Mr. LeHoullier, who maintains a collection of over 1000 heirloom tomato varieties, named the tomato variety “Cherokee Purple” and introduced it to the Seed Savers Exchange in 1991. It has since become a popular heirloom variety prized for its flavor and interesting purple hue.

Sowing seeds and lyophilizing willow bark.

Yesterday, I spent an hour in the greenhouse seeding four flats of seeds. I'm getting some starts ready for a project for Environmental Biophysics (details forthcoming - once I actually draft up the project proposal) and also to get some more material for grafting practice.

Seeds sown:

• 66 'Cherokee Purple' tomato seeds (Source: Territorial Seeds)
• 72 'Pumpkin-On-A-Stick' (Solanum aethiopicum) seeds (Source: Abundant Life Seeds)
• 144 Mung Bean

"Mung Bean?!"

Well, what can I say. I got side-tracked. I am raising the mung beans for a willow cofactor experiment that my plant propagation professor and I are playing around with.

I am currently a teaching assistant for Plant Propagation (HORT 251). We have been doing a series of experiments on auxin-induced rooting. Auxin is a plant hormone that induces rooting in plants. The hormone is produced in the terminal and axillary buds of a plant. Auxin moves from the shoots to the roots but not from the roots to the shoots (transfer occurs in one direction). However, auxin is not solely responsible for root induction. Rooting also requires cofactors, other chemical compounds, for auxin-induced rooting to occur.

It is commonly known that willow species (Salix sp.) root extremely easily. You can plant them vertical, horizontal, upside-down; you can weave them into sculptures or bundle them into

willow-cutting burritos, and, given moisture, they will root. One common gardening trick is to soak willow twigs in water and then use the resulting willow-infusion to water your plants, thereby increasing root development and overall plant vigor.

It is important to note that willow's rooting is not necessarily due to elevated auxin production in willows but rather in the willow cofactors. Willows contain high amounts of salicylic acid, the main ingredient in aspirin. Adding aspirin to flower water is reputed to make flowers stay fresh longer.

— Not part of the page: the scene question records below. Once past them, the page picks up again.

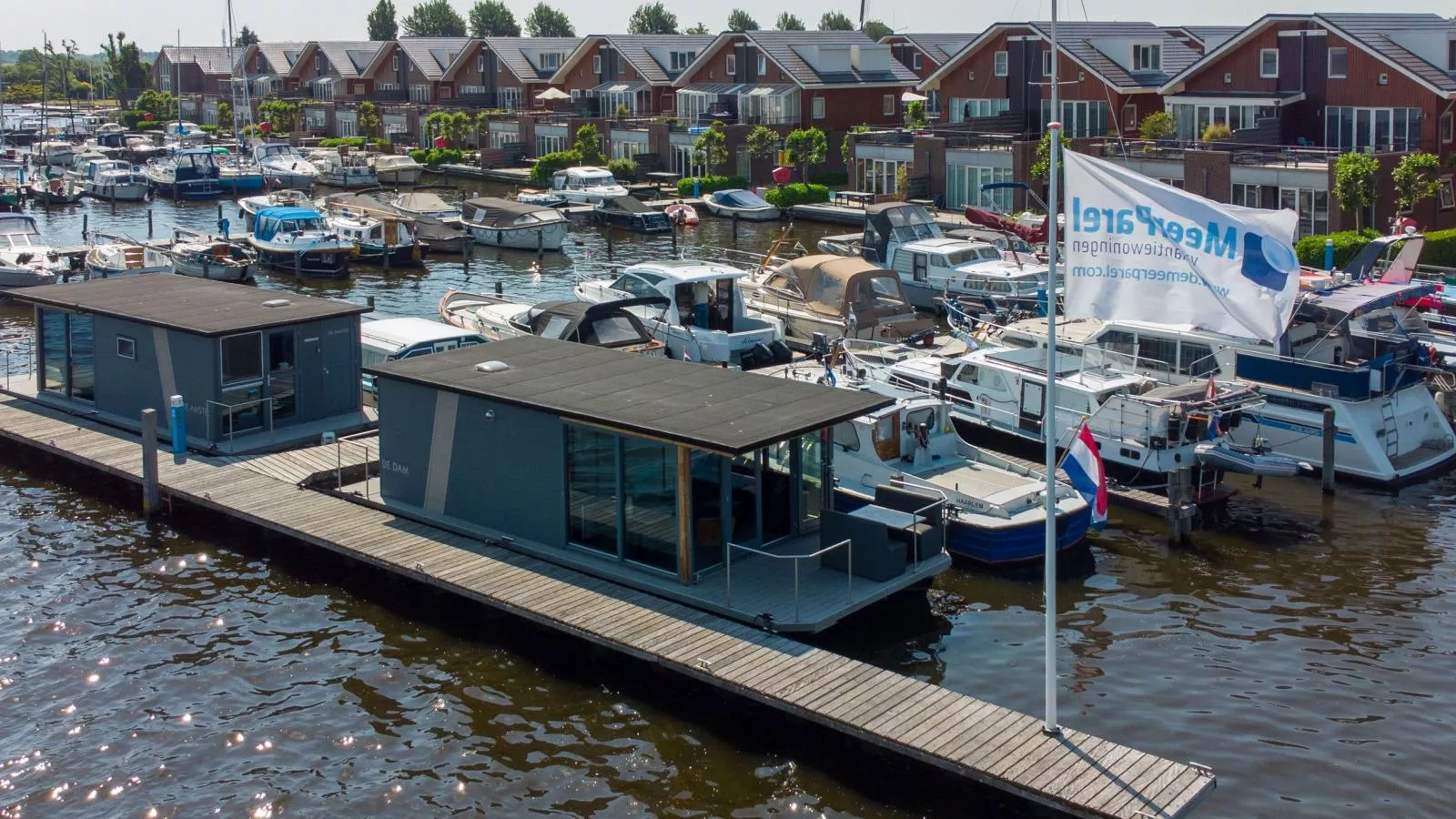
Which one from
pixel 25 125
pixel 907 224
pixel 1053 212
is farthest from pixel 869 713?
pixel 25 125

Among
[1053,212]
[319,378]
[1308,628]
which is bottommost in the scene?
[1308,628]

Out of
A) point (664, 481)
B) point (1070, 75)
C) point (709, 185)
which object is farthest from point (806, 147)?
point (664, 481)

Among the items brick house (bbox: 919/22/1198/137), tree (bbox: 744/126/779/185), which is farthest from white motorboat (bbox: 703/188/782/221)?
brick house (bbox: 919/22/1198/137)

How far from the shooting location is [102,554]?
24266mm

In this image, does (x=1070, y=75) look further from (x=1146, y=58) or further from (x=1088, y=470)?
(x=1088, y=470)

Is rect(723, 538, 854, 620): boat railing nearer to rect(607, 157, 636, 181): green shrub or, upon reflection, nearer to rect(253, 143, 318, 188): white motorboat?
rect(607, 157, 636, 181): green shrub

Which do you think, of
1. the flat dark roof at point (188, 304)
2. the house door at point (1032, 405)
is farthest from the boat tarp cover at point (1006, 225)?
the flat dark roof at point (188, 304)

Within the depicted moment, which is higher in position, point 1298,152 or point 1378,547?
point 1298,152

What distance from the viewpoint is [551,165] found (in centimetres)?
8056

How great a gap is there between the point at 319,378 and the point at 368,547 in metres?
7.16

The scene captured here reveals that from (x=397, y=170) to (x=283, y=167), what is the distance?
700 cm

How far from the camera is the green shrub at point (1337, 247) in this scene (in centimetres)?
4306

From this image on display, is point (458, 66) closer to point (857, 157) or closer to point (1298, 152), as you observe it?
point (857, 157)

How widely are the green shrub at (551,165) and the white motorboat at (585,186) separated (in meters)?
7.87
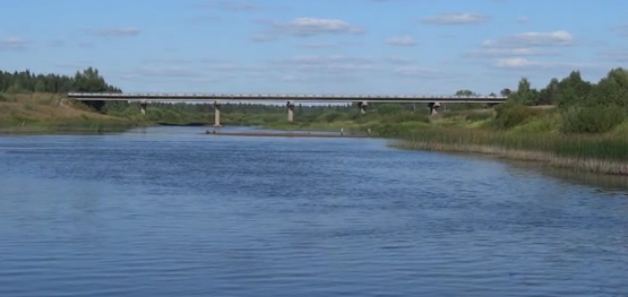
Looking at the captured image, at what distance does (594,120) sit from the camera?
58.3m

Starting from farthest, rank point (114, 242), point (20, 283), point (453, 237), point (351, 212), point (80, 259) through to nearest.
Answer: point (351, 212), point (453, 237), point (114, 242), point (80, 259), point (20, 283)

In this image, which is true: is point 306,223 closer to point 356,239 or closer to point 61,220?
point 356,239

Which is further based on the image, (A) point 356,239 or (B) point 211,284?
(A) point 356,239

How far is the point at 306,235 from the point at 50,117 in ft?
420

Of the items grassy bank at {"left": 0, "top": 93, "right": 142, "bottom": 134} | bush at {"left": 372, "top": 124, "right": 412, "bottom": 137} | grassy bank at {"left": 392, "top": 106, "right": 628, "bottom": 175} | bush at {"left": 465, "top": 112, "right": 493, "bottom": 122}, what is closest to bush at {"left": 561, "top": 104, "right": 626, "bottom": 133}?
grassy bank at {"left": 392, "top": 106, "right": 628, "bottom": 175}

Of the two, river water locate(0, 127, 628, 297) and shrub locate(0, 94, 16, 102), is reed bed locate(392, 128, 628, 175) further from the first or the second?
shrub locate(0, 94, 16, 102)

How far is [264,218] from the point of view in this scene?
94.3 ft

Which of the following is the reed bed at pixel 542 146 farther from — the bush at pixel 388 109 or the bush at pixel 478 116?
the bush at pixel 388 109

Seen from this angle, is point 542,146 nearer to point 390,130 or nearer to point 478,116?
point 478,116

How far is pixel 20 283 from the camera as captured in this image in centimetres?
1828

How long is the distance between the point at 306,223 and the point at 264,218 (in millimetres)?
1569

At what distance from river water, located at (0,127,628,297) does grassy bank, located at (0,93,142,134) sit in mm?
84686

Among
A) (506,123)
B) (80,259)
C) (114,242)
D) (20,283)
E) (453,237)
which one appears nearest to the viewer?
(20,283)

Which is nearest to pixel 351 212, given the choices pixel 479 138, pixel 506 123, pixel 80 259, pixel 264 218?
pixel 264 218
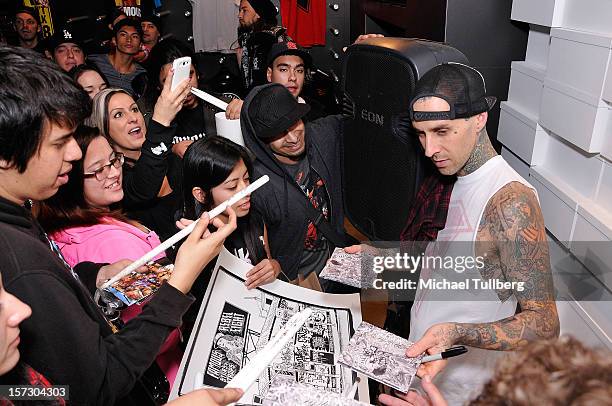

Therefore, it could be that salicylic acid may be the rooting cofactor.

Most rooting hormone products such as Hormex consist of synthetic auxin (usually IBA or 1 H-indole-3-butyric acid) mixed with talc or other inert ingredients. The cut end of the stem is then dipped into the auxin to increase rootings (some auxin will be produced in the buds).

Dr. Kumar and I wanted to look at whether a compound could be made from willowbark and talc that would similarly induce rooting in cuttings. So, I went out and harvested some young willow branches from a large tree on campus.

We then soaked these willow branches until the buds began to swell, as we thought bud development would likely coincide with increased synthesis of auxin and cofactors. Once the buds had begun to swell, the bark was peeled from the branches and submersed in liquid nitrogen. Liquid nitrogen is -196C (-321F) and quickly freezes plant material causing plant cell walls to rupture. The bark was then put then put in a lyophilizer for 24 hours. Lyophilization removes moisture from the material by exposing the material to very low temperatures in a high vacuum.

The freeze-dried willow bark can then be ground into a powder using a coffee grinder.

Once the mung beans are big enough, we will use them to test the effect of willow-bark at different concentrations on rooting. And we will see where we can go from there.

Results from the "To Soak or Not To Soak" Eggplant Experiment

After 2 weeks, I had a 68% germination rate for the unsoaked eggplant seeds and a 92% germination rate for the soaked eggplants. Based on this small trial, I am inclined to believe that soaking the seeds for 24 hours improves germination. I will be seeding more eggplant this afternoon, so I began soaking my seeds last night.

The eggplants have become infested with thrips. The greenhouse folks have been treating them (see yellow sticky paper in photo below) but they say its a constant battle unless you want to resort to continual pesticide application.